The UK’s oil and gas industry has been relied upon for decades to bolster the country’s coffers and provide thousands of workers with skilled employment.
It is now facing challenges. Tumbling global oil and gas prices and shrinking reserves meant the average rate of return for extraction companies in 2016 was just 0.2 per cent compared with 50 per cent in 2011, according to industry body Oil & Gas UK.
In addition, the infrastructure used to produce oil and gas is ageing. The UK’s oil fields are mature, reaching peak production in the late-1990s. After producing more than 43 billion barrels of oil equivalent since first production in 1967, many rigs and oil wells are now coming to the end of their working lives.
Dismantling these assets and restoring the area they were built on can often cost more than the construction of the sites to begin with. The estimated bill for decommissioning on the UK Continental Shelf is £17.6 billion between 2016 and 2025, says Oil & Gas UK. It places a £2-billion price tag on decommissioning costs for 2017 alone.
As a result, the need for effective, good-value decommissioning in the North Sea is becoming an industry in its own right. Roger Esson, chief executive of UK industry group Decom North Sea, says peak decommissioning activity is forecast to take place around 2024 and 2025. Although he stresses: “Effective, efficient decommissioning can only be preceded by intelligent asset management in the late-life phase, which can commence anything up to ten years prior to decommissioning.”
The time is now
But deciding the best way to shut up shop is a contentious sub-sector of the oil and gas industry, and one that has been fraught in the past with planning and public relations failures.
Shell’s Brent Spar debacle in 1995, for example, badly damaged the Anglo-Dutch oil giant’s reputation. A decision to detonate and dump the Brent Spar oil storage tanker in waters off the north coast of Scotland led to a three-week occupation of the asset by Greenpeace and public boycotts of Shell service stations across Europe. Shell is now gearing up to decommission four of its giant, remote Brent oil rigs. Unlike its calamitous Spar plans, the current idea is to remove the rigs one at a time in a single lift, before shipping them back to land for recycling.
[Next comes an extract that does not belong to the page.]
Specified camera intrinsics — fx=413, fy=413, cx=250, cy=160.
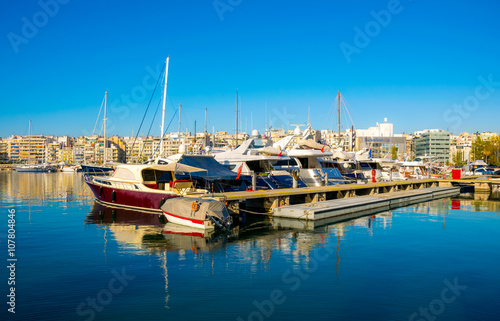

The UK government is aware of the demands facing such businesses. In February, the state-backed Oil and Gas Authority (OGA) launched a search for operators to participate in a programme to find ways to share work and cut costs.
The need for effective, good-value decommissioning in the North Sea is becoming an industry in its own right
For now, this means research and planning on the best ways to remove structures and equipment. These options include, controversially, simply leaving the infrastructure in place. Other choices include cutting the structure up to reduce its height and laying formerly exposed parts on the sea bed, towing the structure to another site or simply sinking it entirely.
As ever, timing in such decisions is key, says insurer and risk expert Marsh. Amy Barnes, chief client officer of the firm’s energy practice, says the North Sea’s oil and gas infrastructure is “very interconnected, meaning that many operators rely on other operators’ assets or infrastructure”. She adds: “If infrastructure that an operator is dependent on is decommissioned ‘early’, there may be unforeseen costs to build new infrastructure.”
The industry is faced with the task of decommissioning in ways that make economic and environmental sense. According to OGA head of decommissioning Jim Christie: “While estimates of cost, scale and scope vary, there is no doubt that the decommissioning effort facing our basin is significant. We must act now to capitalise on the opportunity it presents.”
If the UK can get it right in the North Sea, it will be laying the foundations for an industry that can be replicated and a skilled workforce that could be hired all over the world.
CASE STUDY: REEFS, HOTELS AND WIND FARMS
If necessity is the mother of invention, finding cost-effective ways to manage a growing number of obsolete oil and gas assets has certainly birthed some innovative schemes.
Retired marine-based assets have been reworked in a variety of ways, which are as much testament to their developers’ imaginations as to the assets’ durability. For example, off the coast of Sipadan, Malaysia, lies a 25-room hotel housed in a former oil rig.
In the Netherlands, two bright orange oil rig escape pods now serve as floating accommodation designed by the Dutch architect Denis Oudendijk.
Amy Barnes, chief client officer of insurer and risk expert Marsh’s energy practice, says she has seen “proposals for off-shore platform jackets to be repurposed to take on wind farms or scuba-diving stations”.
Perhaps most significantly, obsolete oil rigs have great potential as artificial reefs. With natural reefs under threat globally, the underwater sections of rigs become economically and ecologically valuable ecosystems, scientists at University of California, Santa Barbara argue, supporting fish larval production, and acting as homes for delicate plant and marine life.
Californians Amber Jackson and Emily Callahan are the founders of organisation Rigs-to-Reefs, which advocates removing the visible sections of disused oil rigs and converting the underwater remainder into fish-producing artificial reefs. They put the cost of a single rig-to-reef conversion at $800,000, compared with around $5 million for dismantling and removing a rig entirely.
Far from being ghostly reminders of former industry, there is the possibility of decommissioned assets becoming thriving businesses, albeit enterprises which may yet surprise the former owners.